Advent feiern, musizieren und Hoffnung schenken
Der Wichernkranz vor der evangelischen Erlöserkirche in Attendorn ist heute ein strahlendes Symbol für Hoffnung und ökumenische Zusammenarbeit. Doch dieses bedeutende Zeichen steht erst seit 2008 vor der Kirche. Für viele Einheimische, mich eingeschlossen, hat er die Adventszeit und das Weihnachtsfest, teilweise seit Kindertagen, begleitet und geprägt.
Doch woher kommt die Idee des Adventskranzes und welche tiefere Bedeutung steckt dahinter? Die Geschichte des Kranzes beginnt mit Johann Hinrich Wichern (1808–1881), einem Theologen, der als „Vater der Diakonie“ gilt. Er gründete das Rauhe Haus in Hamburg, welches ein Rettungshaus für arme Hamburger Kinder war, denen er eine Zukunftsperspektive aufzeigen wollte. Das Thema Bildung spielte für ihn schon immer eine große Rolle, er ermöglichte Ausbildungen und Förderungen, eine christliche Erziehung und setzte sich für die Bekämpfung von Kinderarmut ein. So wollte er den „Straßenkindern“ nahebringen, dass Gott auch für sie da ist, und eine Vertrauensbasis schaffen. Im Jahr 1839 entwickelte er somit den ersten Adventskranz, um den „Straßenkindern“ die Zeit bis Weihnachten zu verkürzen. Der Kranz bestand aus einem Wagenrad, an dem vier große weiße Kerzen für die Adventssonntage und zahlreiche kleine rote Kerzen für die verbleibenden Tage des Advents angebracht waren. Der Kranz sollte in der dunklen Jahreszeit das kommende Licht Jesu Christi symbolisieren – ein immer stärker werdendes Licht der Hoffnung, das zu Weihnachten ganz hell in der Krippe leuchtet. Später, um 1860, ergänzt man den vorweihnachtlichen Brauch, indem der Holzkranz mit Tannengrün geschmückt wird. Ist der Wichernkranz zunächst eine evangelische Tradition, so hängt 1925 in Köln erstmalig auch ein Adventskranz in einer katholischen Kirche.
28 Kerzen
Eine interessante Frage bleibt: Warum hat der Wichernkranz 28 Kerzen, während der bekannte Adventskalender nur 24 Türchen bietet? Das liegt daran, dass sich die Anzahl der Tage, die zwischen dem ersten Advent und dem Heiligen Abend liegen, von Jahr zu Jahr ändern können. Anders als beim Türchenkalender, dessen erstes Türchen immer am 1. Dezember geöffnet wird, beginnt der Wichernkranz je nach Adventsdatum früher.
####
* Übungsaufgaben *
1. In welchem Jahr entwickelte Johann Hinrich Wichern laut Textausschnitt den ersten Adventskranz?
2. Liste sämtliche Jahreszahlen auf, die im Textausschnitt genannt werden, in der Reihenfolge ihres Auftretens.
####
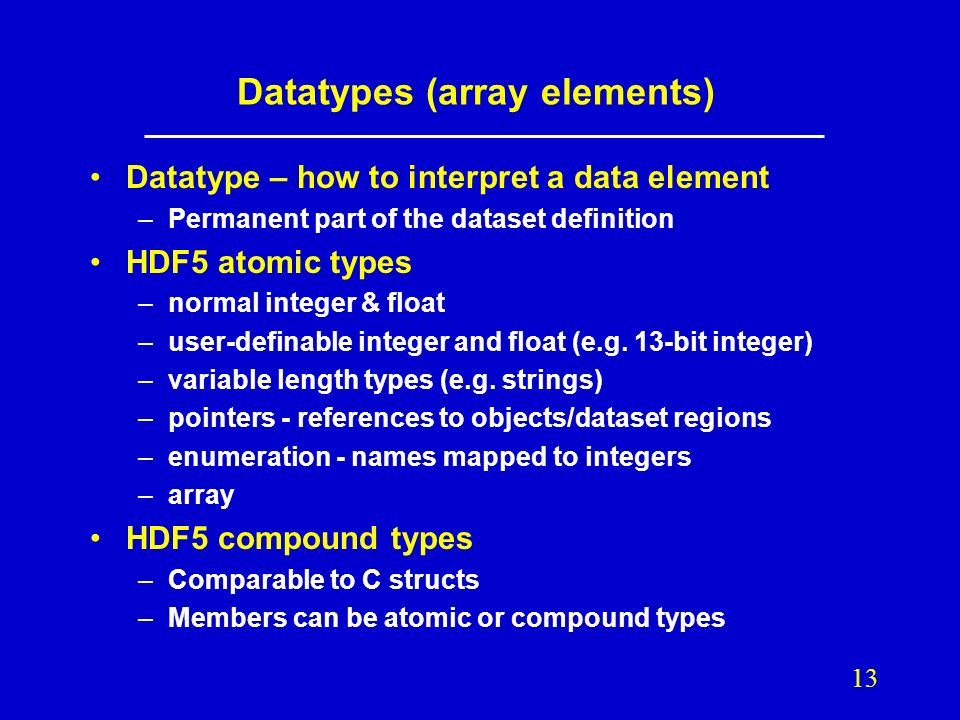 Datatypes (array elements)

• Datatype – how to interpret a data element
– Permanent part of the dataset definition

• HDF5 atomic types
– normal integer & float
– user-definable integer and float (e.g. 13-bit integer)
– variable length types (e.g. strings)
– pointers - references to objects/dataset regions
– enumeration - names mapped to integers
– array

• HDF5 compound types
– Comparable to C structs
– Members can be atomic or compound types

13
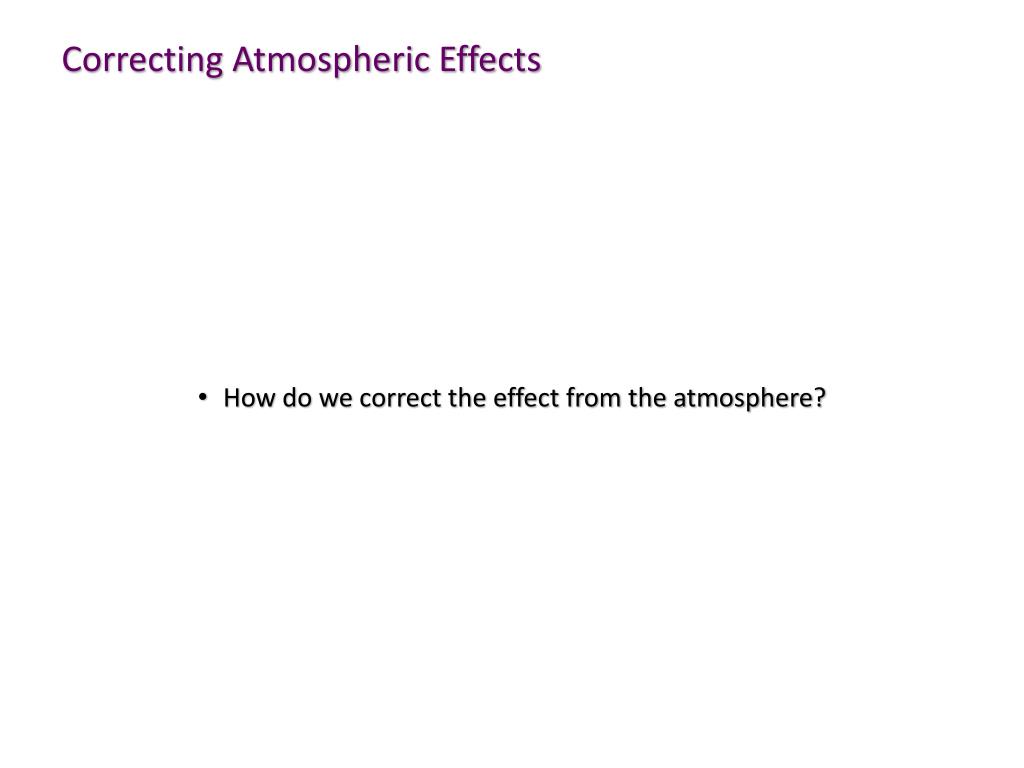 Correcting Atmospheric Effects

• How do we correct the effect from the atmosphere?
####
* Aufgabenergebnisse *
1. 1839

2. 2008, 1808, 1881, 1839, 1860, 1925